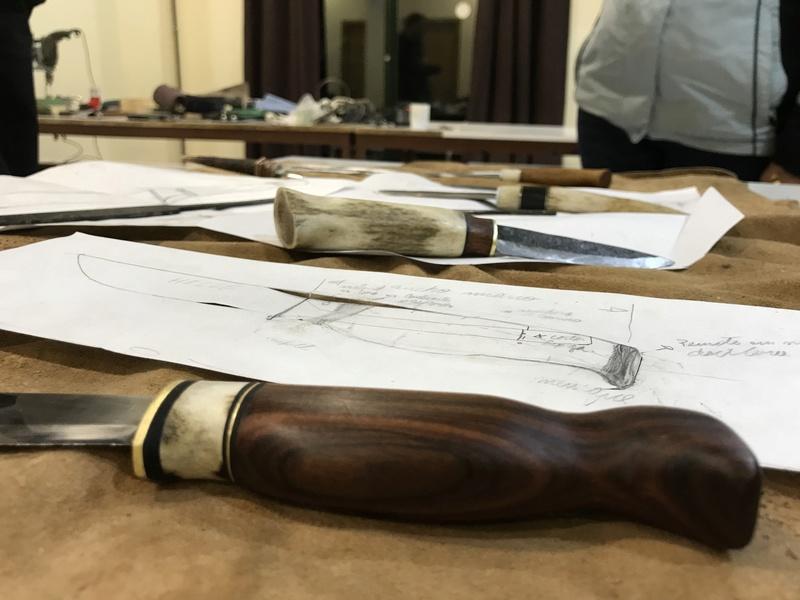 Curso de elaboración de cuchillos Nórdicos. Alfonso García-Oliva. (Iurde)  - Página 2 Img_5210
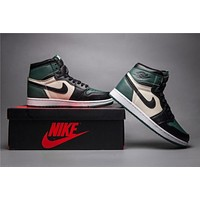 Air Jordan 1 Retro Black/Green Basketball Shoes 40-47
...
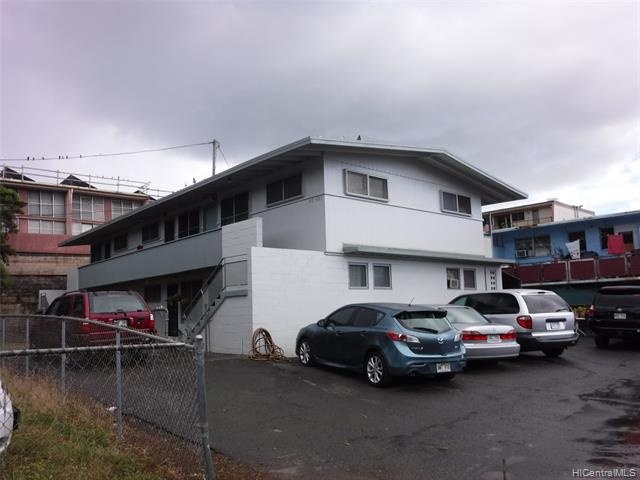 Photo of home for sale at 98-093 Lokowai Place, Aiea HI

What is being asked
Look above for the line containing "Curso de elaboración" and the line containing "Air Jordan 1", then reproduce both and everything between them exactly, pictures omitted.

Output for this task
 Curso de elaboración de cuchillos Nórdicos. Alfonso García-Oliva. (Iurde)  - Página 2 Img_5210
 Air Jordan 1 Retro Black/Green Basketball Shoes 40-47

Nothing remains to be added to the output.